From a user's perspective, interacting with an EIP-2771-enabled dApp involves signing a message in their wallet without needing ETH for gas. The signed meta-transaction is sent to the designated relayer, which handles all subsequent blockchain interactions. This dramatically improves onboarding and usability, especially for users on non-EVM chains or those new to crypto. For developers, integrating a relayer requires deploying a forwarder contract and establishing a method to fund the relayer's gas tank, often with the chain's native currency or a stablecoin, to reimburse its operational costs.
Frequently Asked Questions (FAQ)
Essential questions and answers about Identity Relayers, the infrastructure components that manage and transmit verifiable credentials and identity proofs in decentralized systems.
An Identity Relayer is a service or node that facilitates the transmission and verification of decentralized identity data, such as Verifiable Credentials (VCs) or Zero-Knowledge Proofs (ZKPs), between users (holders), issuers, and verifiers without directly handling or storing the underlying private keys or sensitive personal data.
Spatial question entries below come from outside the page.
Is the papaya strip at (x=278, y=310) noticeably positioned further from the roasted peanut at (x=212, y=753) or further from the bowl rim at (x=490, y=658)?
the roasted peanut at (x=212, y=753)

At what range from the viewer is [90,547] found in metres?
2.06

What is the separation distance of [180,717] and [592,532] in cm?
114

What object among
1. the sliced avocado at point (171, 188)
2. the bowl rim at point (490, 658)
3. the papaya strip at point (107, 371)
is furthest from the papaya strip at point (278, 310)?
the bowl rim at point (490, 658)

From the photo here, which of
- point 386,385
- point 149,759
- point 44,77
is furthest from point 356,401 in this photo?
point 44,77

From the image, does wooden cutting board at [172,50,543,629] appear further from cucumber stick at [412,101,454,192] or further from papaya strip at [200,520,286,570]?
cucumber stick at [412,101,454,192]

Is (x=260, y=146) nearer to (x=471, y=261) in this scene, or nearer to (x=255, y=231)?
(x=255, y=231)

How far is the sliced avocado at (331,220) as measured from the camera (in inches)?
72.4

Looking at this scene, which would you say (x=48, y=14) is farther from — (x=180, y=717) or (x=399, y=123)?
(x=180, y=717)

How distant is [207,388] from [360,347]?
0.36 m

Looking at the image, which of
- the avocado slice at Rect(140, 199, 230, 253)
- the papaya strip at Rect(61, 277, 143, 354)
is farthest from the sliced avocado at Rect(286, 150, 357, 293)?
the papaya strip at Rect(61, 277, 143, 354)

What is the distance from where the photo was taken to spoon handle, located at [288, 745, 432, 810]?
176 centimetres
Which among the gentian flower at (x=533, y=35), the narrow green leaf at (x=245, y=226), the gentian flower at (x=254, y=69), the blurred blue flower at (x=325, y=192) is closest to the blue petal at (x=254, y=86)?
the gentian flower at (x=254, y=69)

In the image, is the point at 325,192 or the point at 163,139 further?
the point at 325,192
It acts as a privacy-preserving routing layer, often using protocols like HTTP or decentralized messaging, to enable identity interactions in systems like Decentralized Identifiers (DIDs) and Verifiable Data Registries. By relaying only the necessary proofs, it allows users to prove specific claims (e.g., being over 18) without revealing their full identity or creating on-chain transactions for every verification.